▸ **Text segment**:

Although games of skill like Go and chess have long been touchstones for intelligence, programmers have gotten steadily better at crafting programs that can now beat even the best human opponents. Only recently, however, has artificial intelligence (AI) begun to successfully challenge humans in the much more popular (and lucrative) game of poker.
Part of what makes poker difficult is that the luck of the draw in this card game introduces an intrinsic randomness (although randomness is also an element of games like backgammon, at which software has beaten humans for decades). More important, though, is that in the games where computers previously have triumphed, players have "perfect information" about the state of the play up until that point.
"Randomness is not nearly as hard a problem," said Michael Bowling of the University of Alberta in Canada. In fact, "the techniques developed for perfect-information games don't work in imperfect-information games."
Perfect information games have largely been conquered using machine learning techniques that explore a huge number of ways the game could proceed to infer the best move for any situation. With poker, as in much of the real world, opponents know facts that you do not; the challenge is to infer something about this hidden knowledge from their actions, even as their actions are guided by their assessment of your hidden knowledge, and so on. Such recursive logic cannot be analyzed with simple machine learning.
Instead, effective poker programs must exploit the techniques of game theory, the mathematical framework for analyzing the rational response of multiple actors whose actions affect each other. Game theory is also useful in a broad range of non-recreational situations, such as modeling evolution, negotiating trade deals, and military strategy. The goal is to assess systematic strategies by explicitly considering strategies other participants might use.
In a simple example, in the children's game Rock-Paper-Scissors (familiar to some as Rochambeau), two players each choose one of these three items, within the rule that rock beats scissors, which beats paper, which beats rock. A pure strategy, say always choosing rock, is a clear loser since the opponent can beat it with "always choose paper." However, this strategy is itself vulnerable to "always choose scissors"; there is a trade-off between exploiting a foolish opponent and being vulnerable oneself. Even for this deterministic game, the best strategy includes probabilistic decisions, choosing among the three items at random.

▸ **Short problem A**:
Decide whether each statement agrees with the text on computer poker, answering yes or no and quoting the words of the text that settle it: (i) software has beaten human players at backgammon for decades; (ii) Michael Bowling regards randomness as a harder problem than imperfect information; (iii) in Rock-Paper-Scissors, the best strategy avoids probabilistic decisions.
▸ **Short problem B**:
Retype the part of the text on computer poker starting at "Although games of" and ending at "until that point.".
The records come from a source other than the text on computer poker.

▸ **Dataset content**:
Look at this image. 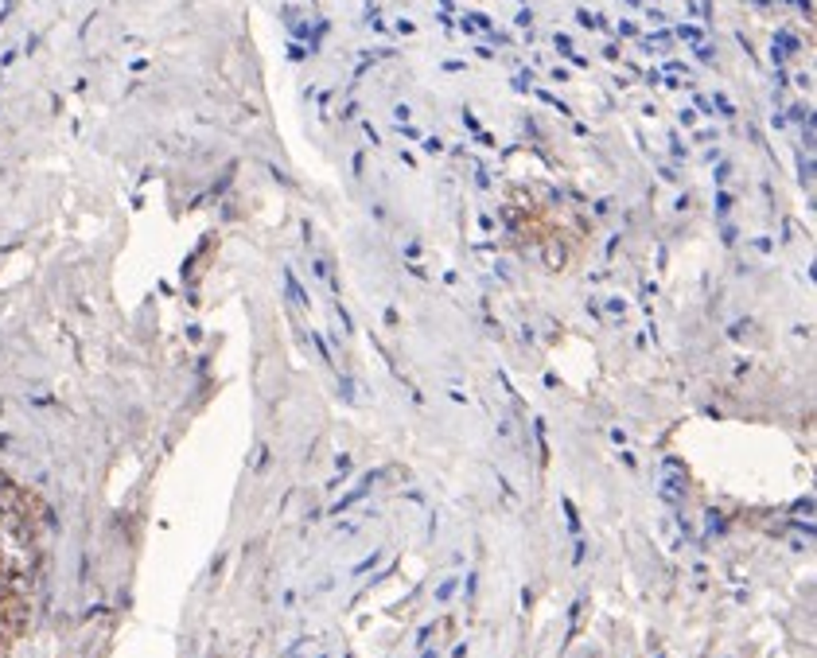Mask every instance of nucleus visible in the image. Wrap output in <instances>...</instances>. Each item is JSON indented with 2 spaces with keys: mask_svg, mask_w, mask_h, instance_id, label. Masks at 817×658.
I'll list each match as a JSON object with an SVG mask.
<instances>
[]
</instances>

▸ **Solution A**:
(i) Yes: "randomness is also an element of games like backgammon, at which software has beaten humans for decades"
(ii) No: "Randomness is not nearly as hard a problem,"
(iii) No: "Even for this deterministic game, the best strategy includes probabilistic decisions, choosing among the three items at random."

▸ **Solution B**:
Although games of skill like Go and chess have long been touchstones for intelligence, programmers have gotten steadily better at crafting programs that can now beat even the best human opponents. Only recently, however, has artificial intelligence (AI) begun to successfully challenge humans in the much more popular (and lucrative) game of poker.
Part of what makes poker difficult is that the luck of the draw in this card game introduces an intrinsic randomness (although randomness is also an element of games like backgammon, at which software has beaten humans for decades). More important, though, is that in the games where computers previously have triumphed, players have "perfect information" about the state of the play up until that point.